Con l'estrema disinvoltura di un professionista del mestiere, Ferrante ci tiene a mostrarmi la parte interna di una giacca in fase di lavorazione: "Vedi, queste rifiniture sono tutte fatte a mano. "Oggigiorno non trovi più sarti che sanno fare gli occhielli a mano nè sono in grado di ritagliare e fare un vestito partendo da zero". Quanto ci vuole a fare un abito cucito a mano chiedo a Philip; "Da noi ci vogliono 5 giorni". E per stirarlo? Continuo. "Ci vogliono 3 ore per stirare una giacca, per i pantaloni 45 minuti?" Ma prima che il vestito venga consegnato, mi racconta Ferrante, lui ci tiene ad imprimere il suo marchio, la sua etichetta "Ferrante" cucita sull'abito con un punto croce eseguito a mano sempre e solo da lui.
Gli chiedo qual è stato il vestito più buffo che abbia mai realizzato. "Una volta", racconta, "un giovane manager della American Express mi ha chiesto un abito grigio chiaro con le righe gialle, voleva la giacca in doppiopetto, le tasche sovvrapposte, e gli spacchi della giacca molto alti; i pantaloni a zampa di elefante, la giacca svasata. Quando l'ha provato, lui così biondo e alto faceva un certo effetto, era un po' buffo..., ma sai se il cliente è contento sono contento anch'io!."

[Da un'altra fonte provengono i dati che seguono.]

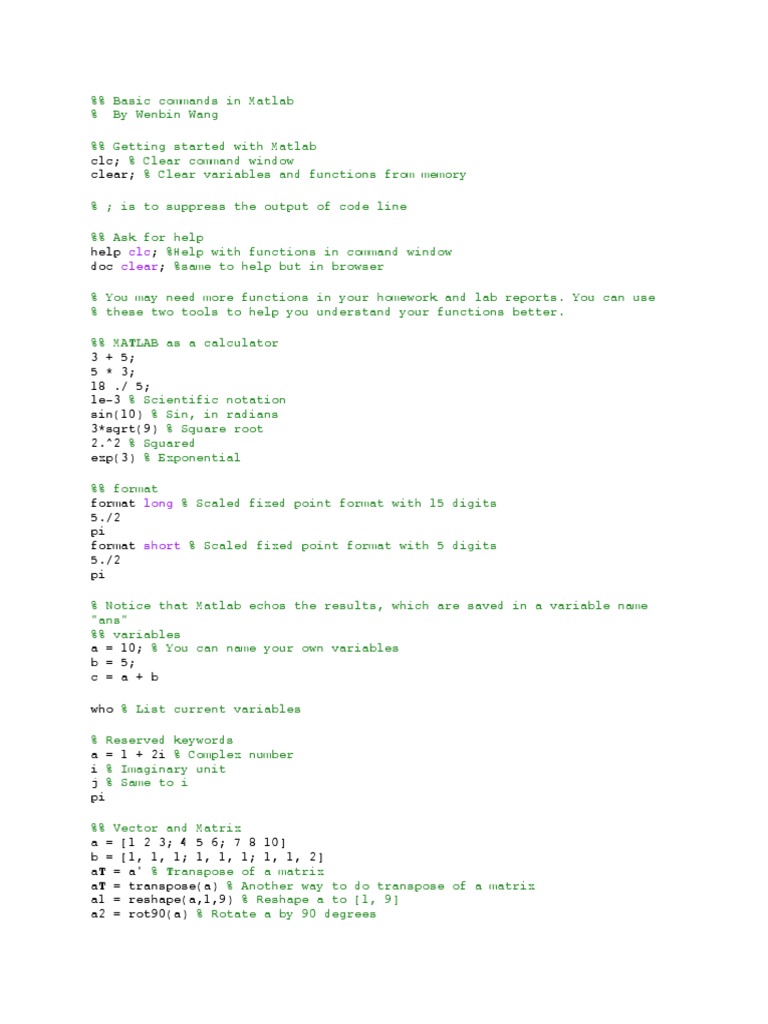 %% Basic commands in Matlab
% By Wenbin Wang

%% Getting started with Matlab
clc; % Clear command window
clear; % Clear variables and functions from memory

% ; is to suppress the output of code line

%% Ask for help
help clc; %Help with functions in command window
doc clear; %same to help but in browser

% You may need more functions in your homework and lab reports. You can use
% these two tools to help you understand your functions better.

%% MATLAB as a calculator
3 + 5;
5 * 3;
18 ./ 5;
1e-3 % Scientific notation
sin(10) % Sin, in radians
3*sqrt(9) % Square root
2.^2 % Squared
exp(3) % Exponential

%% format
format long % Scaled fixed point format with 15 digits
5./2
pi
format short % Scaled fixed point format with 5 digits
5./2
pi

% Notice that Matlab echos the results, which are saved in a variable name "ans"
%% variables
a = 10; % You can name your own variables
b = 5;
c = a + b

who % List current variables

% Reserved keywords
a = 1 + 2i % Complex number
i % Imaginary unit
j % Same to i
pi

%% Vector and Matrix
a = [1 2 3; 4 5 6; 7 8 10]
b = [1, 1, 1; 1, 1, 1; 1, 1, 2]
aT = a' % Transpose of a matrix
aT = transpose(a) % Another way to do transpose of a matrix
a1 = reshape(a,1,9) % Reshape a to [1, 9]
a2 = rot90(a) % Rotate a by 90 degrees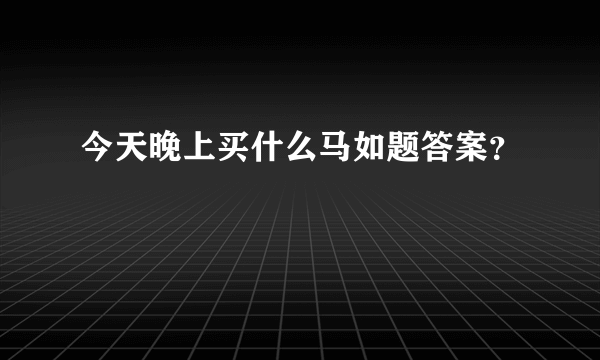 今天晚上买什么马如题答案？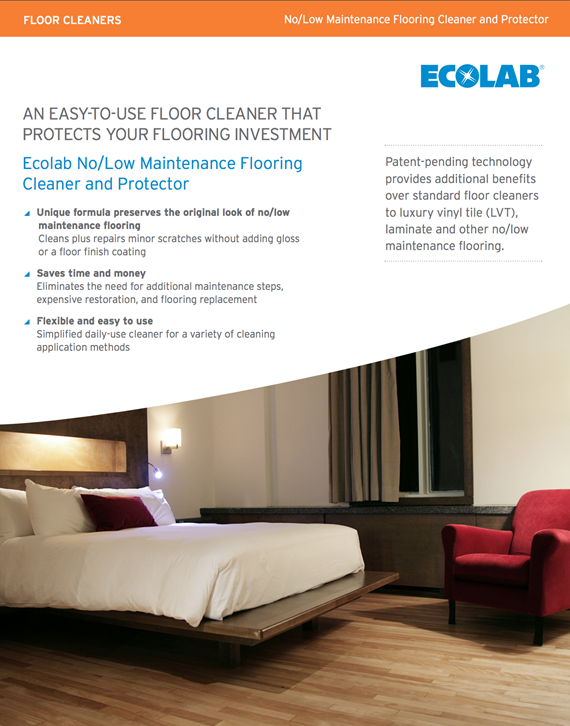 FLOOR CLEANERS

No/Low Maintenance Flooring Cleaner and Protector

ECOLAB®

AN EASY-TO-USE FLOOR CLEANER THAT PROTECTS YOUR FLOORING INVESTMENT

Ecolab No/Low Maintenance Flooring Cleaner and Protector

Unique formula preserves the original look of no/low maintenance flooring
Cleans plus repairs minor scratches without adding gloss or a floor finish coating

Saves time and money
Eliminates the need for additional maintenance steps, expensive restoration, and flooring replacement

Flexible and easy to use
Simplified daily-use cleaner for a variety of cleaning application methods

Patent-pending technology provides additional benefits over standard floor cleaners to luxury vinyl tile (LVT), laminate and other no/low maintenance flooring.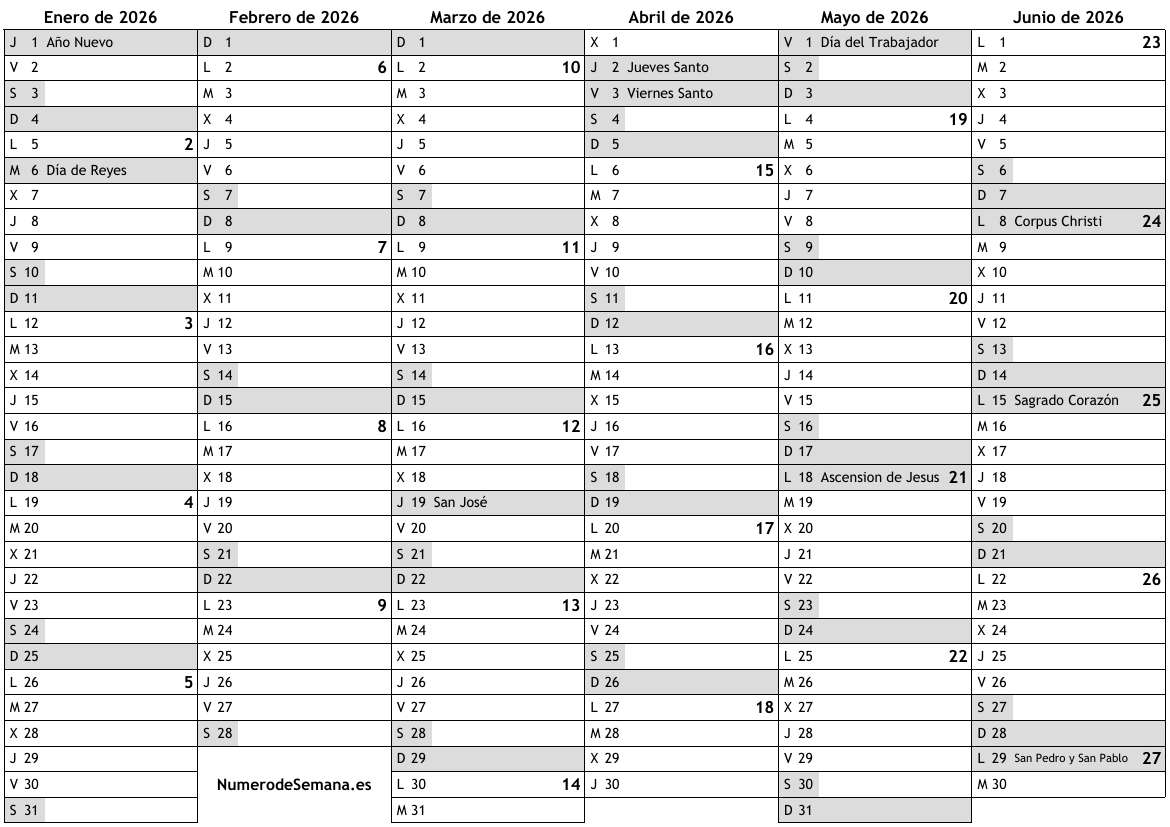 Enero de 2026
J 1 Año Nuevo
V 2
S 3
D 4
L 5 2
M 6 Día de Reyes
X 7
J 8
V 9
S 10
D 11
L 12 3
M 13
X 14
J 15
V 16
S 17
D 18
L 19 4
M 20
X 21
J 22
V 23
S 24
D 25
L 26 5
M 27
X 28
J 29
V 30
S 31

Febrero de 2026
D 1
L 2 6
M 3
X 4
J 5
V 6
S 7
D 8
L 9 7
M 10
X 11
J 12
V 13
S 14
D 15
L 16 8
M 17
X 18
J 19
V 20
S 21
D 22
L 23 9
M 24
X 25
J 26
V 27
S 28

NumerodeSemana.es

Marzo de 2026
D 1
L 2 10
M 3
X 4
J 5
V 6
S 7
D 8
L 9 11
M 10
X 11
J 12
V 13
S 14
D 15
L 16 12
M 17
X 18
J 19 San José
V 20
S 21
D 22
L 23 13
M 24
X 25
J 26
V 27
S 28
D 29
L 30 14
M 31

Abril de 2026
X 1
J 2 Jueves Santo
V 3 Viernes Santo
S 4
D 5
L 6 15
M 7
X 8
J 9
V 10
S 11
D 12
L 13 16
M 14
X 15
J 16
V 17
S 18
D 19
L 20 17
M 21
X 22
J 23
V 24
S 25
D 26
L 27 18
M 28
X 29
J 30

Mayo de 2026
V 1 Día del Trabajador
S 2
D 3
L 4 19
M 5
X 6
J 7
V 8
S 9
D 10
L 11 20
M 12
X 13
J 14
V 15
S 16
D 17
L 18 Ascension de Jesus 21
M 19
X 20
J 21
V 22
S 23
D 24
L 25 22
M 26
X 27
J 28
V 29
S 30
D 31

Junio de 2026
L 1 23
M 2
X 3
J 4
V 5
S 6
D 7
L 8 Corpus Christi 24
M 9
X 10
J 11
V 12
S 13
D 14
L 15 Sagrado Corazón 25
M 16
X 17
J 18
V 19
S 20
D 21
L 22 26
M 23
X 24
J 25
V 26
S 27
D 28
L 29 San Pedro y San Pablo 27
M 30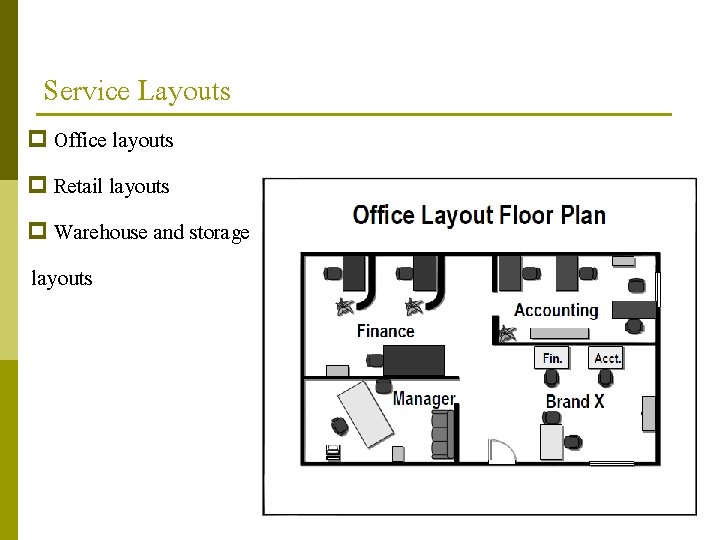 Service Layouts

Office layouts

Retail layouts

Warehouse and storage layouts

Office Layout Floor Plan

Finance

Accounting

Fin.

Acct.

Manager

Brand X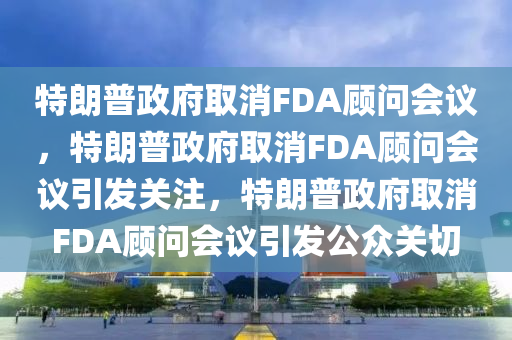 特朗普政府取消FDA顾问会议，特朗普政府取消FDA顾问会议引发关注，特朗普政府取消FDA顾问会议引发公众关切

"Questo lavoro è un'arte, si porta dietro una grande storia, per me carica di fatica e sofferenze. Ricordo ancora quando mia mamma è venuta per la prima volta a trovarmi qui a New York. Era il 1982 e al mio paese in Italia c'era stato il terremoto. Stette qui 40 giorni, e ricordo che guardava sempre il lampadario in casa per vedere se si muoveva e io gli dissi: ‘Mamma guarda che qui non ci sono i terremoti' e poi ricordo che dopo il suo soggiorno americano mi disse: ‘Questo periodo di vacanza è stato il momento più bello della mia vita!'".
Felice ha gli occhi arrossati per la commozione. Gli chiedo se non è mai tornato al suo paese e se magari ha rivisto quel signore che non ha mai pagato il vestito: "Certo che sì", mi risponde, "l'ho pure incontrato e gliel'ho ricordato ma lui mi ha risposto: ‘Ma cumme te permetti di cercarmi i sordi. Tu stai in America, ma che vai a penza'!".